Karlsruhe "art Karlsruhe" 2010 zwischen Videokunst und Südafrika

Das badische Eldorado der Kunst hat eröffnet: Mit 208 Galeristen aus zwölf Ländern präsentiert die siebte "Art" in den Karlsruher Messehallen von Donnerstag bis Sonntag, 4. bis 7. März, nach bewährtem Konzept Malerei, Plastik, Grafik und Fotografie aus Klassischer Moderne und Gegenwart.

36 neue Aussteller sind dieses Jahr hinzugekommen: Ihre Premiere geben beispielsweise die Galerie Scheffel (Bad Homburg) und Michael Werner (Köln, New York); treu bleiben der "Art" neben vielen anderen Galeristen Rainer M. Ludorff (Düsseldorf), Hans Maulberger (München) und Georg Nothelfer (Berlin).
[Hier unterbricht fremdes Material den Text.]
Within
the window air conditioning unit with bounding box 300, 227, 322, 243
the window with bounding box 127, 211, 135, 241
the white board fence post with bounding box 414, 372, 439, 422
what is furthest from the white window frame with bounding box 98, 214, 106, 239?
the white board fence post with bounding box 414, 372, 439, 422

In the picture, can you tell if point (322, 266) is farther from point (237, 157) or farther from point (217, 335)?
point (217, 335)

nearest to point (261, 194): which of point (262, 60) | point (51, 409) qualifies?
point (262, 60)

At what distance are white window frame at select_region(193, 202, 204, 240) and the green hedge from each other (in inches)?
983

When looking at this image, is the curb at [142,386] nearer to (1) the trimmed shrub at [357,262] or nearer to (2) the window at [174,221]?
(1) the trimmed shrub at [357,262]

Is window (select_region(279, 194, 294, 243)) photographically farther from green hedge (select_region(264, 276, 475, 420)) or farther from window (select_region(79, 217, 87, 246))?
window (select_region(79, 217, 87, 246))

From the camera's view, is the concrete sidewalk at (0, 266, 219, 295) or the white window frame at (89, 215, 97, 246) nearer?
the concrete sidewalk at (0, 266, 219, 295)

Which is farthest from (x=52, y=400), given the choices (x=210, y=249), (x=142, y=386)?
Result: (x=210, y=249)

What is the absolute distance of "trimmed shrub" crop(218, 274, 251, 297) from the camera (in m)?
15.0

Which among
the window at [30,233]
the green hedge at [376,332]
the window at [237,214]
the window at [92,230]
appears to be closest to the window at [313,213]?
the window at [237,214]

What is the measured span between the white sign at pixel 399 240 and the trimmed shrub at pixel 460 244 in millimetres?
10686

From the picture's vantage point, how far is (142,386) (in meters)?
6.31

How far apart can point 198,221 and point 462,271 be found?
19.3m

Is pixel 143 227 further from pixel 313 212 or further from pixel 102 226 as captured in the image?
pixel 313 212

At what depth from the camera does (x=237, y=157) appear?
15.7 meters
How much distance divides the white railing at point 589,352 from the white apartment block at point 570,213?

Abermals ausgebaut wurde die Präsenz jüngster Kunst, als "Neue Positionen" betitelt in der dm-Arena platziert.

Bewährte Formate wie die Museumsmeile, die 19 Skulpturenplätze sowie den Editions-, Fotografie-, Installations- und Objektsektor ergänzen dieses Jahr zwei Sonderausstellungen in der dm-Arena: Die Schweizer Videokunstkollektion von Carola und Günther Ketterer-Ertle lockt mit "Looping Memories". Zu sehen sind kurze Clips, die in Endlosschleifen abgespielt werden. Und neben der Fußballweltmeisterschaft zieht zum zweiten das kulturelle Südafrika mit Werken aus dem Besitz der Dr. Sello Rathete Collection und der Daimler Art Collection die Blicke.

Das Konzept des Dialogs verfolgt wie im vergangenen Jahr das "Art Meeting" im Foyer Ost. In zwölf je 20 Minuten kurzen Einzelgesprächen diskutiert der Verleger Karlheinz Schmid an zwei Tagen mit prominenten Galeristen, Kritikern, Museumsleuten und Sammlern über den Kunstbetrieb: Am Donnerstag hat der Wortwechsel von 14 bis 16 Uhr die Aspekte der Editionskunst zum Thema; um Malerei und Skulptur geht es am Freitag, ebenfalls zwischen 14 und 16 Uhr. Der Eintritt ist für "Art"-Besucher frei.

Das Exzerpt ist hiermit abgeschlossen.